Anyway, it was a great show on a beautiful spring day and by going on a week day, there weren't so many people that you couldn't even get in the booths to see the work or lines so long at the concessions that you had to wait an impossibly long time just to get water. By the time we made it all the way around the loop we were just in overload. I quit looking at the jewelry about halfway through because I just don't wear jewelry and especially not expensive jewelry no matter how gorgeous it is. And I stopped looking at the painters and photographers works because most of it didn't appeal to me however well crafted and so many of the canvasses were huge with huge price tags. In fact, there was lots of very expensive art there.
I purposely left my camera in the car because I didn't want to have to carry it around all day. After asking my sister for the third time to take a picture of something for me, she handed over her iPhone for the duration. The quality of the pictures is not always great but these are some of the things that really caught my eye (all the artists' names link to their websites).
As soon as we entered, to the left, was a metal artist with a fun and quirky flair, Fred Conlon, and his work immediately drew me over. He must have had hundreds of pieces spread out under the trees there. It didn't take me long to find the one I wanted and then I dithered over spending my money on the very first thing that I saw before seeing anything else of the show. So, I just took a leap of faith and forked over my money. He held it for me til we left.
Venus flytrap with spark plug dragonfly
The man directly across, Andrew Carson, did kinetic sculpture out of metal and glass. You can't tell it from the photo but these were in constant motion.
Further in, I thought these strumsticks by Bob McNally were elegantly beautiful even though I don't play any musical instruments.
These gorgeous beaded 'heritage' purses by Jacqui Uza were stunning. They not only looked beautiful, they felt good in your hands and what is even more amazing is that they are knitted. The beads are knitted in as she goes and she knits them all of a piece. She showed me the one she was working on where she had already 'turned the corner' and was working back up the other side.

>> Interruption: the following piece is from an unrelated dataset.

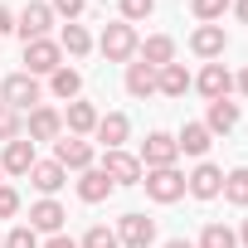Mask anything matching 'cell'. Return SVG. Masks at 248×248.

Brenda McMahon was showing these beautiful softly colored vessels with natural materials adorning the tops. She uses a saggar fire form of raku which produces the soft colors.
These baskets by Cindy Killgore (who, unfortunately, does not have a web site or FB page so I can't give you a link besides her email address) are woven using pine needles and raffia. She had a set of shallow round forms on a wall that were based on butterfly wing colors and patterns but apparently I didn't get a picture of those.
Another potter whose work caught my attention is Cathra-Anne Barker. Her vessels are highly decorated with wax resisted glazes that she makes herself.
These beautiful obsidian wind chimes are made by Deborah and Richard Bloom. The shards of obsidian have the sweetest tinkling sound and are ornamented with all sorts of natural materials...bits of wood, dried seed pods and berries, bone and thorns, antlers and shell.
I loved the sweet little watercolors of leaves and bugs and fungus and feathers and moths and so on by Katie Musolff.
The enormous metal sculptures of cactus and palm trees by Richard Turner were wonderful. We were a little amused when he told us he was from Kansas...because they have so many cactus in Kansas?
These very cool birdhouses by David Boone stopped us in our tracks.